If the link count of the directory becomes 0 with this call, and if no other process has the directory open, then the space occupied by the directory is freed. If one or more processes have the directory open when the link count reaches 0, the last link is removed and the dot and dot-dot entries are removed before this function returns. Additionally, no new files can be created in the directory. The directory is not freed, however, until the last process closes it. (Even though some other process has the directory open, it can’t be doing much in the directory, as the directory had to be empty for the rmdir function to succeed.)

Reading Directories

Directories can be read by anyone who has access permission to read the directory. But only the kernel can write to a directory, to preserve file system sanity.
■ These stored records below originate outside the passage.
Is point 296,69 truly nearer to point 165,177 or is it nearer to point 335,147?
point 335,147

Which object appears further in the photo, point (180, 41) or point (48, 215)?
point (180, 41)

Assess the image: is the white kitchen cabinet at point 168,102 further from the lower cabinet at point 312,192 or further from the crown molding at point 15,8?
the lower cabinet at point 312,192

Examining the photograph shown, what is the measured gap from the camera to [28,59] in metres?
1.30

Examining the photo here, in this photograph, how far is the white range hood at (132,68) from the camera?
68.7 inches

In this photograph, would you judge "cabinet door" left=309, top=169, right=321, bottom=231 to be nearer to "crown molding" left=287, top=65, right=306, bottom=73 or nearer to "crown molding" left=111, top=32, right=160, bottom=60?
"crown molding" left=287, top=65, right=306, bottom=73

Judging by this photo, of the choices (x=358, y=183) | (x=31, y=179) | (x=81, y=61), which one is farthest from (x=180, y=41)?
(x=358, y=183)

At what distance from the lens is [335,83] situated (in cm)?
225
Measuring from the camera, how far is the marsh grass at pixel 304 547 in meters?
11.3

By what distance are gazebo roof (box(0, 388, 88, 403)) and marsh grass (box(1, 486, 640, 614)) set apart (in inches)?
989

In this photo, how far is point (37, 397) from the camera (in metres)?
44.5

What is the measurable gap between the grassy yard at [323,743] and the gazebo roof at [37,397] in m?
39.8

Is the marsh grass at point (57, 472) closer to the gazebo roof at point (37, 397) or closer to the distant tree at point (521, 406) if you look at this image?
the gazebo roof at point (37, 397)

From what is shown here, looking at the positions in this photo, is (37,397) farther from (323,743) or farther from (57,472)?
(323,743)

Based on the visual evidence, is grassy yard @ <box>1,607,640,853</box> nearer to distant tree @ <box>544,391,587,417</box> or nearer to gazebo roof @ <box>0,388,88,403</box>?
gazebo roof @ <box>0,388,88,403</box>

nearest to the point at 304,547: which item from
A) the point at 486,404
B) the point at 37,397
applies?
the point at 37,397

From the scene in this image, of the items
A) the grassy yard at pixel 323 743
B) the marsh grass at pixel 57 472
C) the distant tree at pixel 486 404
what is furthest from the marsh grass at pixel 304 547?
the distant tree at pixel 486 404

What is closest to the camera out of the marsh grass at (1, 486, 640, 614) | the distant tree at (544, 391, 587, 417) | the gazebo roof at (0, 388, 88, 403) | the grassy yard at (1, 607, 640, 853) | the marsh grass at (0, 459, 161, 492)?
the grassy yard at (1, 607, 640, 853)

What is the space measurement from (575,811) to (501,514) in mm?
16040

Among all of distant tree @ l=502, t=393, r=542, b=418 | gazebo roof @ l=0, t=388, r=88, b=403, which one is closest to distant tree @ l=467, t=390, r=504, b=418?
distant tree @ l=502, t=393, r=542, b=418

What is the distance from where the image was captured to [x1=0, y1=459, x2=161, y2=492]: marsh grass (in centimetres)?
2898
Recall from Section 4.5 that the write permission bits and execute permission bits for a directory determine if we can create new files in the directory and remove files from the directory — they don’t specify if we can write to the directory itself.
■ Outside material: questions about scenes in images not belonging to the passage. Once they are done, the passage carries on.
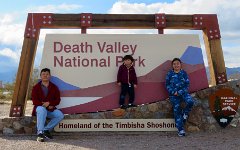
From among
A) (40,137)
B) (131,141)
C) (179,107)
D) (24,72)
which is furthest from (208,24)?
(40,137)

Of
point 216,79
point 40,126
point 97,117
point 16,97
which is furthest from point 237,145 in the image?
point 16,97

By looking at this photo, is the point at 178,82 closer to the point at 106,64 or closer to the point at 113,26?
the point at 106,64

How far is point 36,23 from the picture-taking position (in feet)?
27.9

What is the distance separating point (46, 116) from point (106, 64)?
175 centimetres

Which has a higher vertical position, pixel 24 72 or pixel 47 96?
pixel 24 72

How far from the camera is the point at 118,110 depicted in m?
8.12

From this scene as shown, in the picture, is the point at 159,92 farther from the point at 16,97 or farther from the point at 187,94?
the point at 16,97

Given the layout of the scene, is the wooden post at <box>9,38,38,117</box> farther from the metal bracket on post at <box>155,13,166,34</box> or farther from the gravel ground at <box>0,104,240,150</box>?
the metal bracket on post at <box>155,13,166,34</box>

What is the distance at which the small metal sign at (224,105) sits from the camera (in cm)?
840

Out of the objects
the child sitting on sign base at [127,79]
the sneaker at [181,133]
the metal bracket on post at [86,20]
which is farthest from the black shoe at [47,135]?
the sneaker at [181,133]

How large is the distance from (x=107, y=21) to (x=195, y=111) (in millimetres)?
2797

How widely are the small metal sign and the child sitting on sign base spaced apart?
176 cm

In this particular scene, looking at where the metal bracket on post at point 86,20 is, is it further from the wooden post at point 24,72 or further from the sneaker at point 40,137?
the sneaker at point 40,137

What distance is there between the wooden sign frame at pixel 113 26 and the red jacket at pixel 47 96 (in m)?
0.67
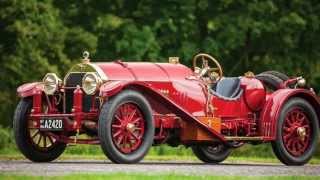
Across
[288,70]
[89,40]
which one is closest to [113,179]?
[89,40]

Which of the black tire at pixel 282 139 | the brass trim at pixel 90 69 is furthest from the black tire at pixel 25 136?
the black tire at pixel 282 139

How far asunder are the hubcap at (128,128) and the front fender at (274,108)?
2471 mm

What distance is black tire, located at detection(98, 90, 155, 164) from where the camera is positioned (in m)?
15.0

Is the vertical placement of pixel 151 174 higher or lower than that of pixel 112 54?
lower

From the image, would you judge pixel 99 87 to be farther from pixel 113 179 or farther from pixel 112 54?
pixel 112 54

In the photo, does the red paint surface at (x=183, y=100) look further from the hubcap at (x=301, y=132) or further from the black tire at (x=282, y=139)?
the hubcap at (x=301, y=132)

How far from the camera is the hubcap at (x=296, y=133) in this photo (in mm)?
17359

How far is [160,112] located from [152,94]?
0.49 meters

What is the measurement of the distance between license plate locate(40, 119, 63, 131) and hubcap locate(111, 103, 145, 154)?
0.79 m

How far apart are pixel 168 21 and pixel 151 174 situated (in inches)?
954

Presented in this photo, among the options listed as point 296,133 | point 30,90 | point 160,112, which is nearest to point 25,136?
point 30,90

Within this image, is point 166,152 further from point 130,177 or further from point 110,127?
point 130,177

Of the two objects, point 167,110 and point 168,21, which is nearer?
point 167,110

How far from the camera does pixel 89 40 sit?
34.9 m
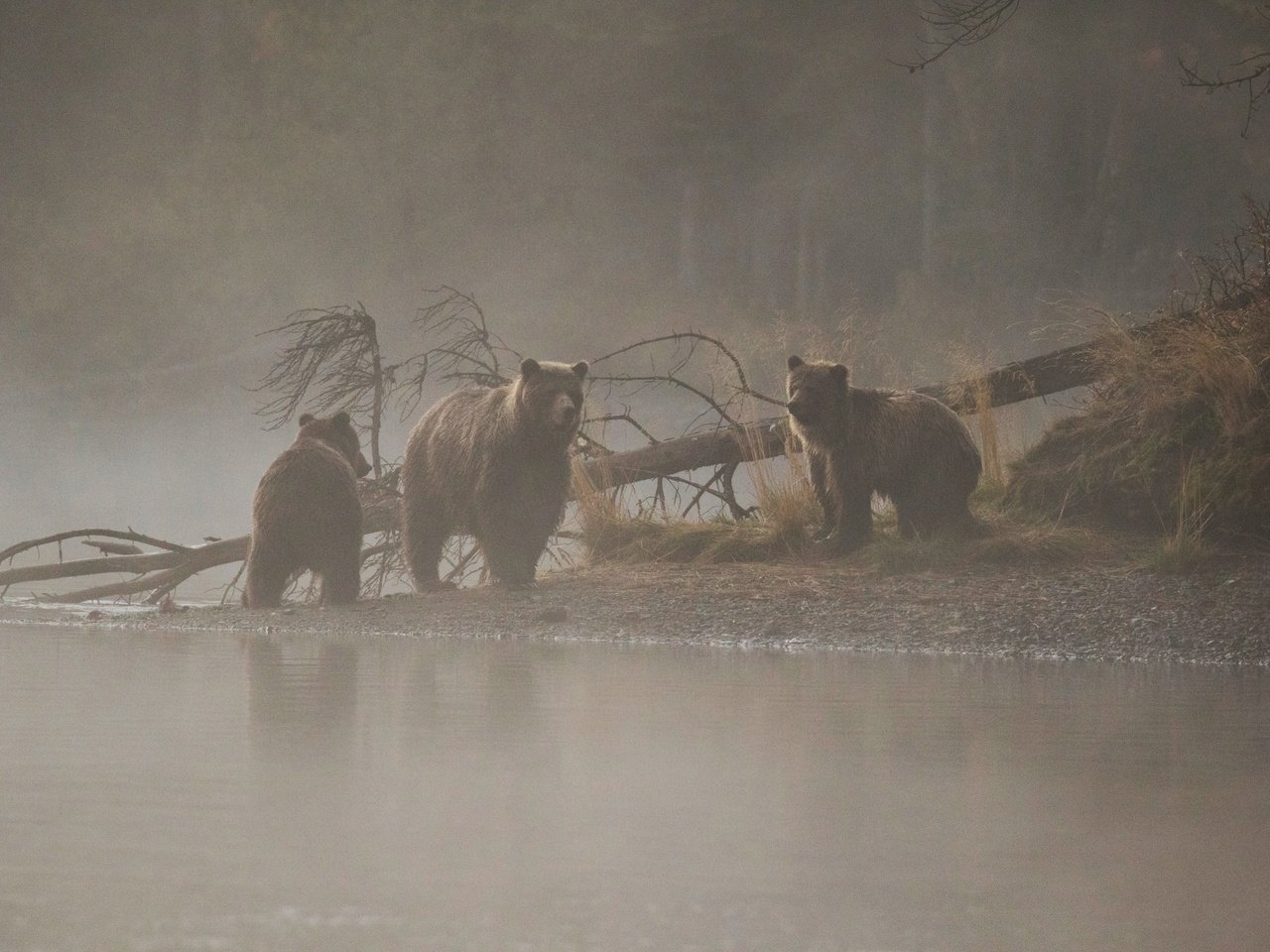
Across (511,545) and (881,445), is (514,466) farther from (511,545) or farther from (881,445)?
(881,445)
The actual format of a directory depends on the UNIX System implementation and the design of the file system. Earlier systems, such as Version 7, had a simple structure: each directory entry was 16 bytes, with 14 bytes for the filename and 2 bytes for the i-node number. When longer filenames were added to 4.2BSD, each entry became variable length, which means that any program that reads a directory is now system dependent. To simplify the process of reading a directory, a set of directory routines were developed and are part of POSIX.1. Many implementations prevent applications from using the read function to access the contents of directories, thereby further isolating applications from the implementation-specific details of directory formats.

#include <dirent.h>

DIR *opendir(const char *pathname);

DIR *fdopendir(int fd);

Both return: pointer if OK, NULL on error

struct dirent *readdir(DIR *dp);

Returns: pointer if OK, NULL at end of directory or error

void rewinddir(DIR *dp);
int closedir(DIR *dp);
Returns: 0 if OK, −1 on error

long telldir(DIR *dp);

Returns: current location in directory associated with dp

void seekdir(DIR *dp, long loc);

The fdopendir function first appeared in version 4 of the Single UNIX Specification. It provides a way to convert an open file descriptor into a DIR structure for use by the directory handling functions.
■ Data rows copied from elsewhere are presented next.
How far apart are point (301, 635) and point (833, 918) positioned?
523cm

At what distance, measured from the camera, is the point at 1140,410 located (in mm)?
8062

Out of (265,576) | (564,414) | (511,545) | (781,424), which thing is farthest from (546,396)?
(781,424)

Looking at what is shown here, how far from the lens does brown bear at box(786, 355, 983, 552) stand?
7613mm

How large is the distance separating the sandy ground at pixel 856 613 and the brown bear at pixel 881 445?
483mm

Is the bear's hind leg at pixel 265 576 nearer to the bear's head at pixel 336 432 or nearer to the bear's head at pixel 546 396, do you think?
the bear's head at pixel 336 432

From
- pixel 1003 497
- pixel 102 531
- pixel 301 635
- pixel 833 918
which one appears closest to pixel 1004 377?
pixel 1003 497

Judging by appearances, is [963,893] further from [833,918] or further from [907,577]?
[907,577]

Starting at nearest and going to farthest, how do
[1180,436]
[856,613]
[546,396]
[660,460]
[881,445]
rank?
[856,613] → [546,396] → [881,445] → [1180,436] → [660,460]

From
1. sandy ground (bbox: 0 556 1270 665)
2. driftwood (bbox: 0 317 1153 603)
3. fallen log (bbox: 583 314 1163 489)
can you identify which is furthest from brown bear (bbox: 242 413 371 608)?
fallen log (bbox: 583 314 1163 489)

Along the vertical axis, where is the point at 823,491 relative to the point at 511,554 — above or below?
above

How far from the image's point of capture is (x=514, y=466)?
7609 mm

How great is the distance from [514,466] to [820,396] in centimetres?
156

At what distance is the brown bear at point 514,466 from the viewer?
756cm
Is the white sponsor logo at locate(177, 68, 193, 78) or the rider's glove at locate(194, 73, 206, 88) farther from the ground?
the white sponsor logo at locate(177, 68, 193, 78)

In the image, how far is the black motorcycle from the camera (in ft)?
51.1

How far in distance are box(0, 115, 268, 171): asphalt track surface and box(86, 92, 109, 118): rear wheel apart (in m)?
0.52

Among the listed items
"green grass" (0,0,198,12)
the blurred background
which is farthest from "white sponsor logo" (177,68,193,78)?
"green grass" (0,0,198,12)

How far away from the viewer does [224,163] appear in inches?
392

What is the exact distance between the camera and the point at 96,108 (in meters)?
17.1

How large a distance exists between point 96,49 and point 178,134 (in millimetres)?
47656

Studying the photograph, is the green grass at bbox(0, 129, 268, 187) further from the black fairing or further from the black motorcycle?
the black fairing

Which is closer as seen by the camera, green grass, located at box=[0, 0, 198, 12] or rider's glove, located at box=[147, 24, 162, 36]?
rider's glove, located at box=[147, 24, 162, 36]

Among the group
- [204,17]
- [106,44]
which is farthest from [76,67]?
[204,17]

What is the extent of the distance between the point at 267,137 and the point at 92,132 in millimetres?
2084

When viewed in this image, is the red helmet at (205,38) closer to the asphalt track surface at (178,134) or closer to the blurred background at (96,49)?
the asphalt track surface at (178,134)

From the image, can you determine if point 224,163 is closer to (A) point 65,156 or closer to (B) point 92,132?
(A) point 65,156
The telldir and seekdir functions are not part of the base POSIX.1 standard. They are included in the XSI option in the Single UNIX Specification, so all conforming UNIX System implementations are expected to provide them.

Recall our use of several of these functions in the program shown in Figure 1.3, our bare-bones implementation of the ls command.

The dirent structure defined in <dirent.h> is implementation dependent. Implementations define the structure to contain at least the following two members:

ino_td_ino;/* i-node number */
chard_name[];/* null-terminated filename */

The d_ino entry is not defined by POSIX.1, because it is an implementation feature, but it is defined as part of the XSI option in POSIX.1. POSIX.1 defines only the d_name entry in this structure.

Note that the size of the d_name entry isn’t specified, but it is guaranteed to hold at least NAME_MAX characters, not including the terminating null byte (recall Figure 2.15.) Since the filename is null terminated, however, it doesn’t matter how d_name is defined in the header, because the array size doesn’t indicate the length of the filename.

The DIR structure is an internal structure used by these seven functions to maintain information about the directory being read. The purpose of the DIR structure is similar to that of the FILE structure maintained by the standard I/O library, which we describe in Chapter 5.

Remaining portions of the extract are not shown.